#### GIVEN REQUEST
Count the lines in the material below containing the word "that". Reply with the number alone.

#### PROVIDED INFORMATION
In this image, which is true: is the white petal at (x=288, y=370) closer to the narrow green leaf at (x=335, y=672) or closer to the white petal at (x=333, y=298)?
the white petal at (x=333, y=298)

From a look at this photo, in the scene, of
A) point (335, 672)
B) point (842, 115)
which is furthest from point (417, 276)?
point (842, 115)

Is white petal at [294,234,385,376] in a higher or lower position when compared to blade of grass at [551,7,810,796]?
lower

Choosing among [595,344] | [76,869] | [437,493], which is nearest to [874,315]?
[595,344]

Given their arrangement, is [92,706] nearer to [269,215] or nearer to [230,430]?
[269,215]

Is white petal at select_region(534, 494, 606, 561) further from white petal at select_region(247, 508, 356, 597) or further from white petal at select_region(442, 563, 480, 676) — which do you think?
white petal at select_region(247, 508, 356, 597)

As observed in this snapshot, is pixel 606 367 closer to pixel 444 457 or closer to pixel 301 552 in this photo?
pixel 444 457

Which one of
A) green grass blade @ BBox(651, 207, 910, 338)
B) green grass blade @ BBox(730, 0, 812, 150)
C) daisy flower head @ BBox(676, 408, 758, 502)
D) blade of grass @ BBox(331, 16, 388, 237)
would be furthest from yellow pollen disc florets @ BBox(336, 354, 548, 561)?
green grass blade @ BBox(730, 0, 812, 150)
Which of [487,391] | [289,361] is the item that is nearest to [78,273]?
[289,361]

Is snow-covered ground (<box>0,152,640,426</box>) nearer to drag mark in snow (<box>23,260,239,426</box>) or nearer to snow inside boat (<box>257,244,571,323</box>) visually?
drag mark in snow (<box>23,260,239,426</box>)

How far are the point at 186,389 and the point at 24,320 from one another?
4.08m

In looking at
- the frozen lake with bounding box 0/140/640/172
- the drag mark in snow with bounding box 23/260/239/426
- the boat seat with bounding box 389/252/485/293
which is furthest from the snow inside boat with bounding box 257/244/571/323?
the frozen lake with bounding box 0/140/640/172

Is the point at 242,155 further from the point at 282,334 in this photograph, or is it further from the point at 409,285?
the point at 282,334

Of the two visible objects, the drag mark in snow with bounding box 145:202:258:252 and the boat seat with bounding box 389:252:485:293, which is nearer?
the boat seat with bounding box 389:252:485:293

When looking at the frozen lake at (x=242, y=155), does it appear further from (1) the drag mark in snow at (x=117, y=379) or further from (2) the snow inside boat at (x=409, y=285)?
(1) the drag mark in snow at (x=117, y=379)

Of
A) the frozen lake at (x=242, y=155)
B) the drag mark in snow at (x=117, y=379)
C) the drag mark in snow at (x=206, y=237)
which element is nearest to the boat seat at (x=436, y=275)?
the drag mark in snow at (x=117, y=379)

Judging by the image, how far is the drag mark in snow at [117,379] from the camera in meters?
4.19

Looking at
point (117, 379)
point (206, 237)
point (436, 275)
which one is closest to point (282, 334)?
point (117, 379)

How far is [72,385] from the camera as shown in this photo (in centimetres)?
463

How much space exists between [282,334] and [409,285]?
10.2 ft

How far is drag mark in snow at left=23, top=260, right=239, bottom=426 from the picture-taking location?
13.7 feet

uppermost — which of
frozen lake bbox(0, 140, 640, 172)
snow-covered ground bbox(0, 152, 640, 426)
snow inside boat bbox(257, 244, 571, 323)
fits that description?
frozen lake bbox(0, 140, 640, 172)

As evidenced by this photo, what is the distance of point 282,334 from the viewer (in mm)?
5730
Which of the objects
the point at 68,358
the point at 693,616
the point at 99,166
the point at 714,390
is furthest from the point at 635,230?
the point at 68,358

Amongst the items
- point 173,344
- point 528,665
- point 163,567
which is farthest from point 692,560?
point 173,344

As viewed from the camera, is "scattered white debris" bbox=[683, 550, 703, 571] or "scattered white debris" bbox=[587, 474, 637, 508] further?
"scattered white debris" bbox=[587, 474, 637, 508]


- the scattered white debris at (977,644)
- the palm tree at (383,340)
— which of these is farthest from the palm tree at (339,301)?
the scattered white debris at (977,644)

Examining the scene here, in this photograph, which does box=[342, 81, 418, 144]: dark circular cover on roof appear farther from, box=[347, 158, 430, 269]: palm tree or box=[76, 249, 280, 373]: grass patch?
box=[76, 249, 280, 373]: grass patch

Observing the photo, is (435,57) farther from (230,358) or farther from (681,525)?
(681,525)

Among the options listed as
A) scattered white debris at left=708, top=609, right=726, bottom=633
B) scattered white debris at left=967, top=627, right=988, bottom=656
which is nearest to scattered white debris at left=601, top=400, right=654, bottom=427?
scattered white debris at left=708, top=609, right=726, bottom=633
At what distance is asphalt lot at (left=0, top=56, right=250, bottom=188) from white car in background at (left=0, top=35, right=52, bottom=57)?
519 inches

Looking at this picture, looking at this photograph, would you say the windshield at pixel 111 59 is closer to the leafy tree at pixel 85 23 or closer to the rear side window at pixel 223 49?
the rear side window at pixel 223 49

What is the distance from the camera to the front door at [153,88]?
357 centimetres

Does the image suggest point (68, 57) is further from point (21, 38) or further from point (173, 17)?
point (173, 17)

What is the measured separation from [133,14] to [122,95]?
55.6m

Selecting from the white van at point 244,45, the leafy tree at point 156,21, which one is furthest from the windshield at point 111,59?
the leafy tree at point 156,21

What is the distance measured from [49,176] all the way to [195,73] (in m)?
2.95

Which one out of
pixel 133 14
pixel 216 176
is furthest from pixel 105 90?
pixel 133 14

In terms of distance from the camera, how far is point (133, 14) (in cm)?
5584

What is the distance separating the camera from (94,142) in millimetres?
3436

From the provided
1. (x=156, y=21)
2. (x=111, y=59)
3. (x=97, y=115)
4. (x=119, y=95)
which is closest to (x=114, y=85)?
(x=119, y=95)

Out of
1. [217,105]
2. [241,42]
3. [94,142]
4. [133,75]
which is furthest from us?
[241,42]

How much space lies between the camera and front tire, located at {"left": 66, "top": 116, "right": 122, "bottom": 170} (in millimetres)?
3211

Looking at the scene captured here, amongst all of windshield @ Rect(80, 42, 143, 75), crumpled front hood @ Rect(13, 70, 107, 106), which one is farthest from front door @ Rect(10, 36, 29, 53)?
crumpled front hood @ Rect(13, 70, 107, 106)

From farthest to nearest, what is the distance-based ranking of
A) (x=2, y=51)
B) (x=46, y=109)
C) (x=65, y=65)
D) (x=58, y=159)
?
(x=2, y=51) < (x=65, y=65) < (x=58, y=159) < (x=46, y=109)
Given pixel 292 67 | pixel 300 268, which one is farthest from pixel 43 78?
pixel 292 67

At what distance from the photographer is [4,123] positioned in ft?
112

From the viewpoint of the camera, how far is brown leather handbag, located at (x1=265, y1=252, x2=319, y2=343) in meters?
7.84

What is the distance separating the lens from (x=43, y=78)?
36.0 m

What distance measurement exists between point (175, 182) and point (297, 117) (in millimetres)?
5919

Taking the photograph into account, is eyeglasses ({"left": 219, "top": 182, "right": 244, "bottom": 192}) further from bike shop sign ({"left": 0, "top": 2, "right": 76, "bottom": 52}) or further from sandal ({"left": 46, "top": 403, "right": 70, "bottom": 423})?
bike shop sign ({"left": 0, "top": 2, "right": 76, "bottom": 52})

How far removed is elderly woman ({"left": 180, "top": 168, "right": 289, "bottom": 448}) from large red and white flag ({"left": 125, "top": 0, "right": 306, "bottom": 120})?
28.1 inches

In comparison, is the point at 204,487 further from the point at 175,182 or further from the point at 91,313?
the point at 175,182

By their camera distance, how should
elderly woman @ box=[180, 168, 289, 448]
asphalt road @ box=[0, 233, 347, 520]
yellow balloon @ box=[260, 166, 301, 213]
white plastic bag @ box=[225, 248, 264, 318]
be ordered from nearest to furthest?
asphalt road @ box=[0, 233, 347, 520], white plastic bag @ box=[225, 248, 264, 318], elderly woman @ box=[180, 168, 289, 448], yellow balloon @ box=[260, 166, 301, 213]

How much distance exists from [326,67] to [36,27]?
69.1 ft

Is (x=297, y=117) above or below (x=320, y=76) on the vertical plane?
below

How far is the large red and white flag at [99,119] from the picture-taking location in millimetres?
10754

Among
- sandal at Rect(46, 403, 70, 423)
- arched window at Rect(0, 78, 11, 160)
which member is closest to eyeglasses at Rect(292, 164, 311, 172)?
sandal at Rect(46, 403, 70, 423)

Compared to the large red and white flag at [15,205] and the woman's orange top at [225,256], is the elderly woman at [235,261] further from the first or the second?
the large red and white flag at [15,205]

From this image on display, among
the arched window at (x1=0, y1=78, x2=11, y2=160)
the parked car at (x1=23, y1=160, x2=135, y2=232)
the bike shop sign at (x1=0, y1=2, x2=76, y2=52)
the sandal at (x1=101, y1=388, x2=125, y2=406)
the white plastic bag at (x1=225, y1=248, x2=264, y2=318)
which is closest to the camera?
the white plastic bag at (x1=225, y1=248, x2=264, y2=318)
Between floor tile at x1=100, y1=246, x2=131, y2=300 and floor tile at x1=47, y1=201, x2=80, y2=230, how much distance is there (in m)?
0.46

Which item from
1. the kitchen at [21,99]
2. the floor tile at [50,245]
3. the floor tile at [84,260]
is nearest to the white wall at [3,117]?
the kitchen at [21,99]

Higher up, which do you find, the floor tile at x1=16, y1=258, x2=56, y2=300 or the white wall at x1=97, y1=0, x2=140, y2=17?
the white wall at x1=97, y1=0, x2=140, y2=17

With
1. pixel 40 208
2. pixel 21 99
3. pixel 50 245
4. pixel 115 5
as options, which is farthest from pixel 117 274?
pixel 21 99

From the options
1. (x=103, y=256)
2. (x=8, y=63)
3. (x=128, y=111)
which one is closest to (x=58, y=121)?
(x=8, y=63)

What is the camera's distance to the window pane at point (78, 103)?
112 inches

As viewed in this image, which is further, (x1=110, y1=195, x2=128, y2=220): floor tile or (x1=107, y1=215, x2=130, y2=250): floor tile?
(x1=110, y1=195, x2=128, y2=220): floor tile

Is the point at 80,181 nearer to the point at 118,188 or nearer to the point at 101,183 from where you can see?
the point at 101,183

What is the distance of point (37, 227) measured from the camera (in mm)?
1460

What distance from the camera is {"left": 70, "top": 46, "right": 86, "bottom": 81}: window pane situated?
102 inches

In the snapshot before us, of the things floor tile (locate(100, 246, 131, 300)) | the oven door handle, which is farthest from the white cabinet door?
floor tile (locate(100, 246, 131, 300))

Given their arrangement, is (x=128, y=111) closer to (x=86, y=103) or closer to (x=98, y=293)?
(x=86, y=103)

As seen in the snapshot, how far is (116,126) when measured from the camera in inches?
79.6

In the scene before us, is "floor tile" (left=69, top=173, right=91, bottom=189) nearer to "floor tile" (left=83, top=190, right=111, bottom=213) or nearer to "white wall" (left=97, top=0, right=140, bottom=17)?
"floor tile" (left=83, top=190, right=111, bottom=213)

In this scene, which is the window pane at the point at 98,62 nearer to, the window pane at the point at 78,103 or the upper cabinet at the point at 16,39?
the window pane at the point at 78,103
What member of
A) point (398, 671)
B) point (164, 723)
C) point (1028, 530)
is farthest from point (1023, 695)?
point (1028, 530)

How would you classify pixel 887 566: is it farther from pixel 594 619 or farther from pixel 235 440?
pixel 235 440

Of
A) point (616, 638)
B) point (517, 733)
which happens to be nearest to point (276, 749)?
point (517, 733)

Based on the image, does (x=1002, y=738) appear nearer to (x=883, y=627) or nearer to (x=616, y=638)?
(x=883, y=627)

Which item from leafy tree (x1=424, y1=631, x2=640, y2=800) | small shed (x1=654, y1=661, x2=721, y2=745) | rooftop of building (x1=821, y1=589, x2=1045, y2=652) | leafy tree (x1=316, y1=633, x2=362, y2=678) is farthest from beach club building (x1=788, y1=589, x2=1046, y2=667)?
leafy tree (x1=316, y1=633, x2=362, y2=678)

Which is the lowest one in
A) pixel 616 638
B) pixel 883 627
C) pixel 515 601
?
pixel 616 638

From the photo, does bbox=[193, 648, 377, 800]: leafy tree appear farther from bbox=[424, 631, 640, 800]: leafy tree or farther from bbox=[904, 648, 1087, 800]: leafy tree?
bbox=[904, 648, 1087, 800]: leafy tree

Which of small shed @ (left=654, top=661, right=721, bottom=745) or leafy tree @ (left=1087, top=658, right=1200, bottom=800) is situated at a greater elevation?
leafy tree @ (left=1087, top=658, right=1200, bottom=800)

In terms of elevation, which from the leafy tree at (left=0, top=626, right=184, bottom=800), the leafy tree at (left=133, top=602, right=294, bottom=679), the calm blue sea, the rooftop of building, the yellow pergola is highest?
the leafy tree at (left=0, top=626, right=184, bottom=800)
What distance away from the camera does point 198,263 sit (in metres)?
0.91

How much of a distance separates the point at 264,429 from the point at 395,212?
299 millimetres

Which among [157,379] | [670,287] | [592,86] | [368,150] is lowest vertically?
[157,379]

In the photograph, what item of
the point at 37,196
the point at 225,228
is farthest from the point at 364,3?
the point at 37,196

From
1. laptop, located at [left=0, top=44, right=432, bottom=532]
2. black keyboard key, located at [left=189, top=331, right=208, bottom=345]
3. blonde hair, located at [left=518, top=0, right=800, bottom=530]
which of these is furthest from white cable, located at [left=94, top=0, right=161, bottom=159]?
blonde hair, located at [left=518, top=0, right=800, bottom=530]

#### COMPLETE RESPONSE
2